DATA PROVIDED START
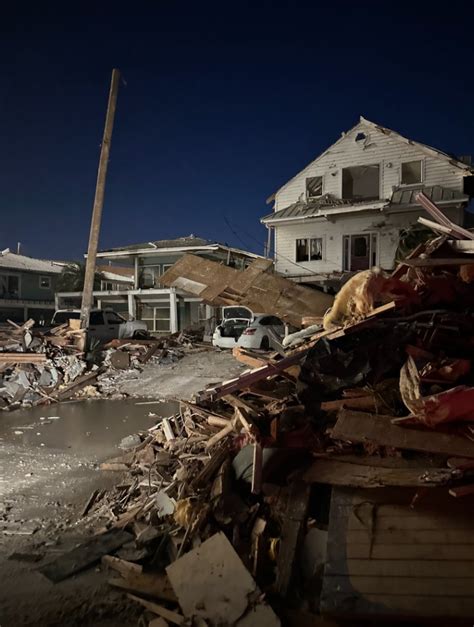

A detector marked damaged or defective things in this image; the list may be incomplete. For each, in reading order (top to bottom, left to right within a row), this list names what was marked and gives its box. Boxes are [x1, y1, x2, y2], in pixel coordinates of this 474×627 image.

broken window frame [306, 177, 324, 199]
broken window frame [340, 164, 382, 201]
torn roof [262, 185, 470, 224]
damaged white house [262, 117, 472, 288]
torn roof [268, 117, 472, 204]
broken window frame [400, 159, 422, 186]
torn roof [0, 250, 64, 272]
broken window frame [296, 238, 322, 262]
broken plywood [160, 253, 334, 326]
crushed vehicle [50, 310, 148, 344]
crushed vehicle [212, 306, 286, 350]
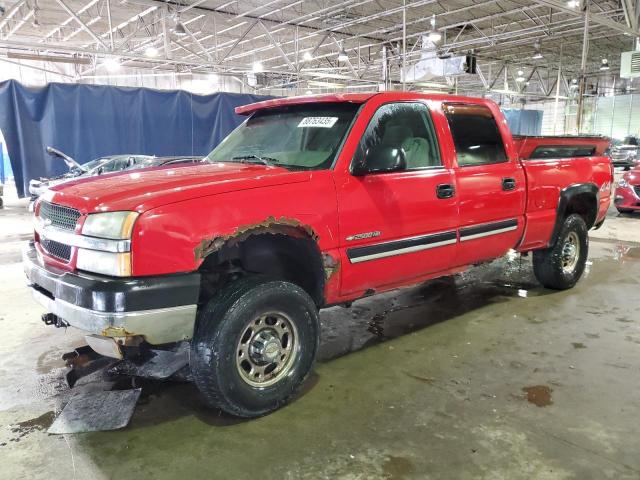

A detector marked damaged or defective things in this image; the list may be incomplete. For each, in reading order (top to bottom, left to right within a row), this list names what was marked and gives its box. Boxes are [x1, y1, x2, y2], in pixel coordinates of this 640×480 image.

damaged front bumper [23, 242, 200, 354]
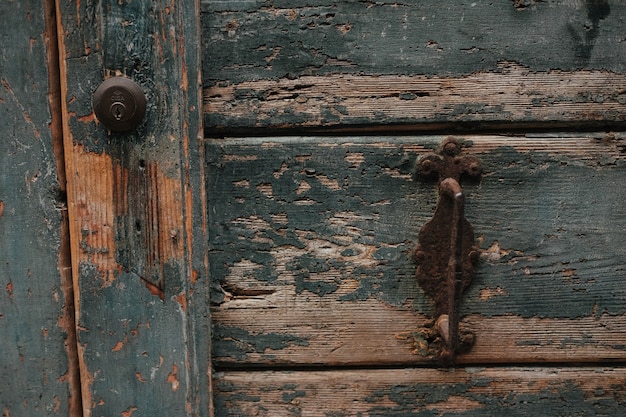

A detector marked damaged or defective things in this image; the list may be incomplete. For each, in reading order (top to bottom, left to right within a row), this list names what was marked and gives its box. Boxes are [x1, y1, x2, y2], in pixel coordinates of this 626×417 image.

rusty metal door handle [412, 137, 480, 364]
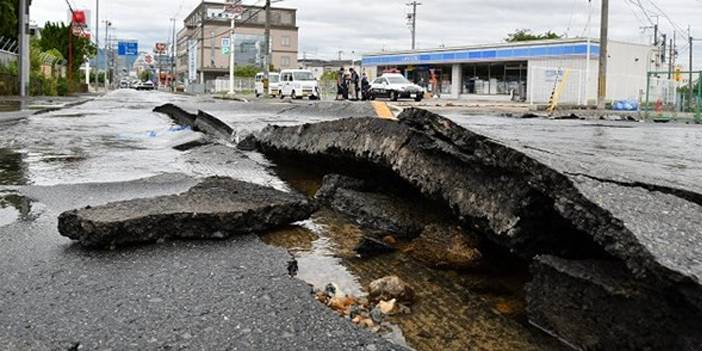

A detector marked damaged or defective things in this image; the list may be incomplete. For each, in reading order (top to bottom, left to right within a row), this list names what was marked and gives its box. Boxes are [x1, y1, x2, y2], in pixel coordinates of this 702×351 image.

broken concrete block [59, 177, 318, 249]
broken concrete block [408, 224, 484, 270]
broken concrete block [528, 256, 702, 351]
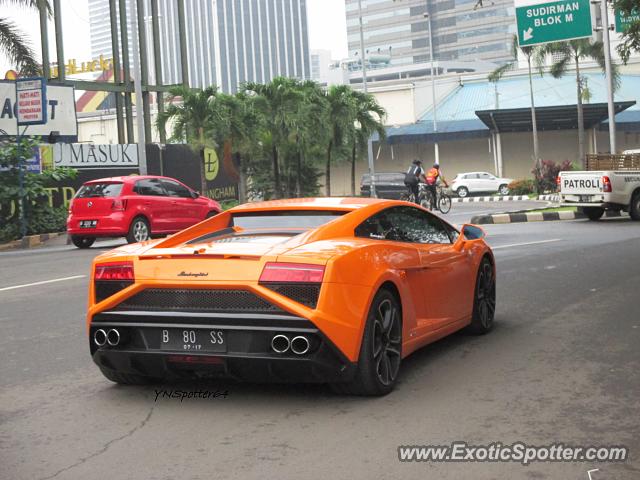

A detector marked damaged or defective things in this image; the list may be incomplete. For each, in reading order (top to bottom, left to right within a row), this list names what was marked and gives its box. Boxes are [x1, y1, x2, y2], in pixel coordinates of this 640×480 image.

road crack [38, 402, 156, 480]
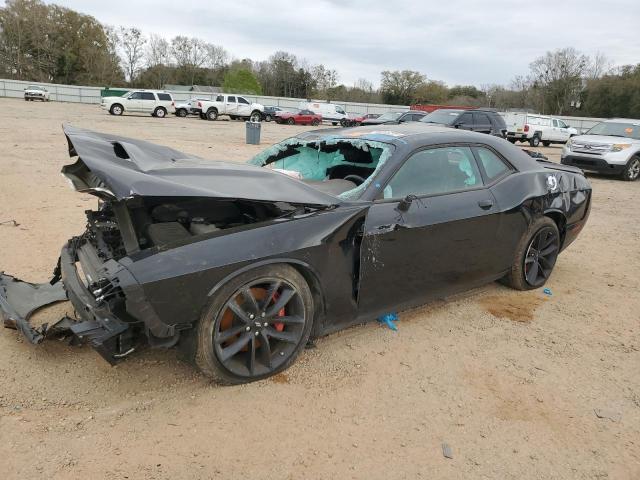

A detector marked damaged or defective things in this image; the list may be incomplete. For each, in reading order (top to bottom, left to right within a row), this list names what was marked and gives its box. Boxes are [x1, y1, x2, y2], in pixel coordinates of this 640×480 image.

crushed front hood [61, 124, 340, 205]
shattered windshield [249, 138, 396, 200]
wrecked black dodge challenger [0, 124, 592, 382]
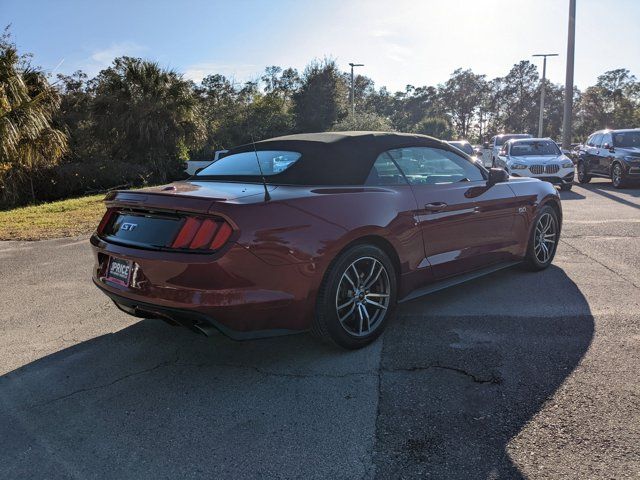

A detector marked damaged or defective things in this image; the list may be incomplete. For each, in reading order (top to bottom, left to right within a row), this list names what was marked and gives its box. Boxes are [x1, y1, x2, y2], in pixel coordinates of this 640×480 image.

crack in pavement [564, 239, 636, 290]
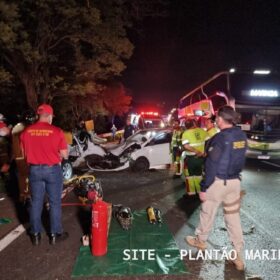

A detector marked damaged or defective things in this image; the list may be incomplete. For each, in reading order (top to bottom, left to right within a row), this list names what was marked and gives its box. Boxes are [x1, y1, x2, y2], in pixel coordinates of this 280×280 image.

damaged vehicle [86, 129, 173, 172]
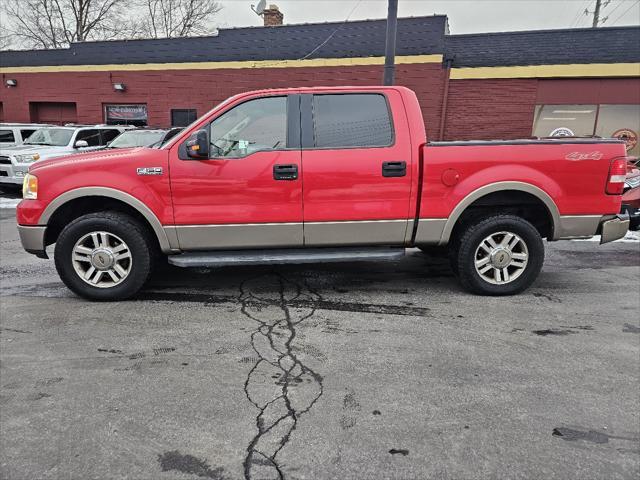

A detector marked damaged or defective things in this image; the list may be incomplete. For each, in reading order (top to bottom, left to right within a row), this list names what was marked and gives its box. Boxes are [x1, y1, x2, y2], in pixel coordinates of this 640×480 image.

pavement crack [238, 274, 322, 480]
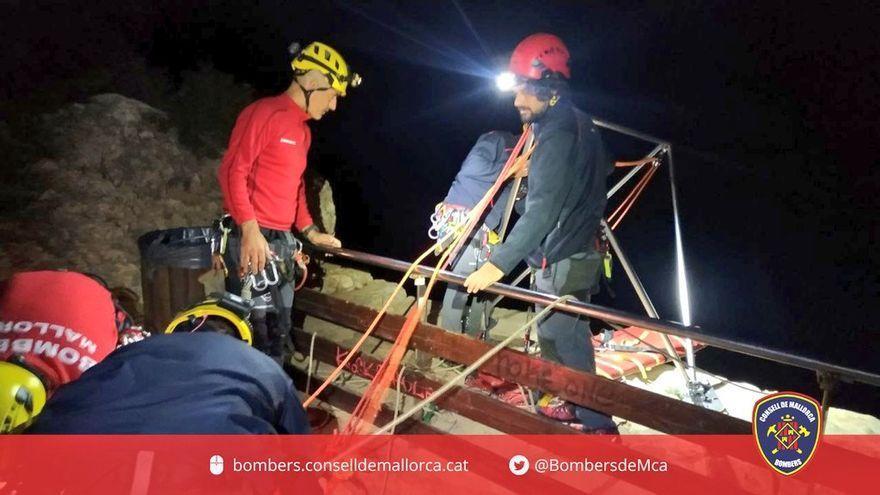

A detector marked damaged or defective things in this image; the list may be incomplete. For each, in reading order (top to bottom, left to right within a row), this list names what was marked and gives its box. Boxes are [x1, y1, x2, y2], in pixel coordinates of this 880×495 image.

rusty metal beam [288, 332, 576, 436]
rusty metal beam [296, 290, 748, 434]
DATA PROVIDED END
» PROBLEM TO SOLVE:
Output the material word for word, omitting its pictures.

» RESPONSE TO THE EXERCISE:
A detector marked damaged or defective things in this image; the list may be incomplete. For each, in reading order (top to bottom, left to right within a row), this list names what was marked and gives its box. Boxes are [x1, y1, x2, y2], in pixel coordinates of this 474×627 image.

broken window frame [306, 177, 324, 199]
broken window frame [340, 164, 382, 201]
torn roof [262, 185, 470, 224]
damaged white house [262, 117, 472, 288]
torn roof [268, 117, 472, 204]
broken window frame [400, 159, 422, 186]
torn roof [0, 250, 64, 272]
broken window frame [296, 238, 322, 262]
broken plywood [160, 253, 334, 326]
crushed vehicle [50, 310, 148, 344]
crushed vehicle [212, 306, 286, 350]

A detector marked damaged or defective things in this image; the list may be incomplete. For each, in reading order (top to bottom, left to right within a row), this list names what was marked and gives its box. Boxes are [x1, y1, x2, y2], in pixel coordinates of this 640×480 image.

damaged front bumper [23, 242, 200, 354]

A detector marked damaged or defective things in this image; the list may be incomplete. For each, in reading order (top to bottom, left to right within a row), this list names what was marked and gives its box. Boxes are [x1, y1, x2, y2], in pixel coordinates of this 626×417 image.

rusty metal door handle [412, 137, 480, 364]

A detector marked damaged or defective things in this image; the list may be incomplete. For each, in reading order (top to bottom, left to right within a row), this list names what was marked and gives its box. Boxes are [x1, y1, x2, y2], in pixel coordinates of this 702×351 image.

broken concrete block [59, 177, 318, 249]
broken concrete block [408, 224, 484, 270]
broken concrete block [528, 256, 702, 351]

A detector marked damaged or defective things in this image; the list may be incomplete. For each, in reading order (top to bottom, left to right within a row), this list names what was marked and gives its box. Boxes are [x1, y1, x2, y2], in pixel coordinates of this 640×480 image.

road crack [38, 402, 156, 480]

A detector marked damaged or defective things in this image; the list may be incomplete. For each, in reading order (top to bottom, left to right within a row), this list names what was marked and gives its box. Boxes are [x1, y1, x2, y2], in pixel coordinates of this 640×480 image.

crushed front hood [61, 124, 340, 205]
shattered windshield [249, 138, 396, 200]
wrecked black dodge challenger [0, 124, 592, 382]

A detector marked damaged or defective things in this image; the list may be incomplete. For each, in reading order (top to bottom, left to right within a row), this list names what was marked and gives its box. Boxes are [x1, y1, x2, y2], in pixel coordinates of this 640×480 image.

crack in pavement [564, 239, 636, 290]

A detector marked damaged or defective things in this image; the list may be incomplete. For each, in reading order (top to bottom, left to right within a row), this list names what was marked and gives its box. Boxes are [x1, y1, x2, y2], in pixel coordinates of this 280×280 image.

damaged vehicle [86, 129, 173, 172]

A detector marked damaged or defective things in this image; the list may be incomplete. For each, in reading order (top to bottom, left to right within a row), this list names what was marked and gives its box. Boxes are [x1, y1, x2, y2], in pixel coordinates of this 640×480 image.

pavement crack [238, 274, 322, 480]

A detector marked damaged or defective things in this image; the list may be incomplete. For each, in reading order (top to bottom, left to right within a row), this list names what was marked and gives its box. Boxes are [x1, y1, x2, y2], in pixel coordinates of this 880×495 image.

rusty metal beam [288, 332, 576, 436]
rusty metal beam [296, 290, 748, 434]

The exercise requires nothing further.